Arrange each line of the entries below as a Markdown table with two columns, Row and Line. Number the rows in order and leave out blank lines.
--- BEGIN STORED RECORDS ---
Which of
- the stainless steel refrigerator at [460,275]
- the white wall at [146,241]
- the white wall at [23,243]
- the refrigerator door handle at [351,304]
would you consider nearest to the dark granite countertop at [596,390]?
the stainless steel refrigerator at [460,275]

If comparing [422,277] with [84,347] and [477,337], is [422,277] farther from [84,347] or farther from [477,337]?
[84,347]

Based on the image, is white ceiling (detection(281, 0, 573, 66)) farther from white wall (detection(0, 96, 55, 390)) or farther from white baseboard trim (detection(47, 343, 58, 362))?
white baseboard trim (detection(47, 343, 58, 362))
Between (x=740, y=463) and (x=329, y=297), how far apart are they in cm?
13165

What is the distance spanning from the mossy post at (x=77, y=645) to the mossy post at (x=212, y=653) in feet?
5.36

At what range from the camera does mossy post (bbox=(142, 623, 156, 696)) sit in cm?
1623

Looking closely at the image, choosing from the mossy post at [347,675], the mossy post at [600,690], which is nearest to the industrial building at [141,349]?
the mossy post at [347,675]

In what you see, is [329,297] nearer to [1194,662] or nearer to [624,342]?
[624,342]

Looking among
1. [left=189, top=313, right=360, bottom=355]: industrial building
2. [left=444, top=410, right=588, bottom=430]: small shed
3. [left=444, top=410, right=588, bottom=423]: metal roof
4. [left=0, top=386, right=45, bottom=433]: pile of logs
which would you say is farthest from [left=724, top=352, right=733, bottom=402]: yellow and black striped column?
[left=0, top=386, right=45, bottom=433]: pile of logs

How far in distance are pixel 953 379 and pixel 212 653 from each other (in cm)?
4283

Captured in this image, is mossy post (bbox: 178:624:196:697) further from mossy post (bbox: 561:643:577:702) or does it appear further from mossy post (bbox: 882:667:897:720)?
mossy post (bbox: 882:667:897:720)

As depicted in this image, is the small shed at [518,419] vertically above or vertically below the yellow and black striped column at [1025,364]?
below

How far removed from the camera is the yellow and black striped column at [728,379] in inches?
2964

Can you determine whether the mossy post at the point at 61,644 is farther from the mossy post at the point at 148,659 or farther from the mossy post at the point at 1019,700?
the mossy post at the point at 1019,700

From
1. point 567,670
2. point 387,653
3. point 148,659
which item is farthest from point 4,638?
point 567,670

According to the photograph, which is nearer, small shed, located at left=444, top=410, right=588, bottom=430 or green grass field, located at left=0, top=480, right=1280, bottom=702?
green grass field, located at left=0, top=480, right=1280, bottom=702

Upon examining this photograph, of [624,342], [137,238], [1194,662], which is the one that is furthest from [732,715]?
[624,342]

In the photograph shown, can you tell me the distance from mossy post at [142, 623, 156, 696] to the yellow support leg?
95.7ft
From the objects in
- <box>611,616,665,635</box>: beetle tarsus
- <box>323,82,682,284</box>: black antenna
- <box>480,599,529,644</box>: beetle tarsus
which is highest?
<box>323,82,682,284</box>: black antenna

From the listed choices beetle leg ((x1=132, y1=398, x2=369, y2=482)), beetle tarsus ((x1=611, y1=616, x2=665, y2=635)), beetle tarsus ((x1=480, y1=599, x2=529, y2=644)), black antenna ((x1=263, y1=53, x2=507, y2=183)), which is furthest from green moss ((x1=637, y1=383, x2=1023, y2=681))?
--- END STORED RECORDS ---
OUTPUT OF THE TASK
| Row | Line |
|---|---|
| 1 | Which of |
| 2 | - the stainless steel refrigerator at [460,275] |
| 3 | - the white wall at [146,241] |
| 4 | - the white wall at [23,243] |
| 5 | - the refrigerator door handle at [351,304] |
| 6 | would you consider nearest to the dark granite countertop at [596,390]? |
| 7 | the stainless steel refrigerator at [460,275] |
| 8 | If comparing [422,277] with [84,347] and [477,337], is [422,277] farther from [84,347] or farther from [477,337]? |
| 9 | [84,347] |
| 10 | Based on the image, is white ceiling (detection(281, 0, 573, 66)) farther from white wall (detection(0, 96, 55, 390)) or farther from white baseboard trim (detection(47, 343, 58, 362))? |
| 11 | white baseboard trim (detection(47, 343, 58, 362)) |
| 12 | Between (x=740, y=463) and (x=329, y=297), how far apart are they in cm? |
| 13 | 13165 |
| 14 | What is the distance spanning from the mossy post at (x=77, y=645) to the mossy post at (x=212, y=653) in feet? |
| 15 | 5.36 |
| 16 | At what range from the camera does mossy post (bbox=(142, 623, 156, 696)) sit in cm? |
| 17 | 1623 |
| 18 | Looking closely at the image, choosing from the mossy post at [347,675], the mossy post at [600,690], which is nearest to the industrial building at [141,349]? |
| 19 | the mossy post at [347,675] |
| 20 | In what you see, is [329,297] nearer to [1194,662] or nearer to [624,342]? |
| 21 | [624,342] |
| 22 | Looking among |
| 23 | 1. [left=189, top=313, right=360, bottom=355]: industrial building |
| 24 | 2. [left=444, top=410, right=588, bottom=430]: small shed |
| 25 | 3. [left=444, top=410, right=588, bottom=423]: metal roof |
| 26 | 4. [left=0, top=386, right=45, bottom=433]: pile of logs |
| 27 | which would you say is farthest from [left=724, top=352, right=733, bottom=402]: yellow and black striped column? |
| 28 | [left=0, top=386, right=45, bottom=433]: pile of logs |
| 29 | How far in distance are pixel 953 379 and pixel 212 653 from each other (in cm)? |
| 30 | 4283 |
| 31 | Captured in this image, is mossy post (bbox: 178:624:196:697) further from mossy post (bbox: 561:643:577:702) or does it appear further from mossy post (bbox: 882:667:897:720)? |
| 32 | mossy post (bbox: 882:667:897:720) |
| 33 | As depicted in this image, is the small shed at [518,419] vertically above or vertically below the yellow and black striped column at [1025,364]? |
| 34 | below |
| 35 | How far removed from the camera is the yellow and black striped column at [728,379] in inches? |
| 36 | 2964 |
| 37 | Can you determine whether the mossy post at the point at 61,644 is farther from the mossy post at the point at 148,659 or farther from the mossy post at the point at 1019,700? |
| 38 | the mossy post at the point at 1019,700 |
| 39 | From |
| 40 | 1. point 567,670 |
| 41 | 2. point 387,653 |
| 42 | 3. point 148,659 |
| 43 | which item is farthest from point 4,638? |
| 44 | point 567,670 |
| 45 | According to the photograph, which is nearer, small shed, located at left=444, top=410, right=588, bottom=430 or green grass field, located at left=0, top=480, right=1280, bottom=702? |
| 46 | green grass field, located at left=0, top=480, right=1280, bottom=702 |
| 47 | Upon examining this photograph, of [624,342], [137,238], [1194,662], which is the one that is furthest from [732,715]? |
| 48 | [624,342] |
| 49 | In the photograph shown, can you tell me the distance from mossy post at [142, 623, 156, 696] to the yellow support leg? |
| 50 | 95.7ft |
| 51 | From the objects in |
| 52 | - <box>611,616,665,635</box>: beetle tarsus |
| 53 | - <box>323,82,682,284</box>: black antenna |
| 54 | - <box>480,599,529,644</box>: beetle tarsus |
| 55 | which is highest? |
| 56 | <box>323,82,682,284</box>: black antenna |
| 57 | From the listed choices beetle leg ((x1=132, y1=398, x2=369, y2=482)), beetle tarsus ((x1=611, y1=616, x2=665, y2=635)), beetle tarsus ((x1=480, y1=599, x2=529, y2=644)), black antenna ((x1=263, y1=53, x2=507, y2=183)), which is furthest from green moss ((x1=637, y1=383, x2=1023, y2=681))? |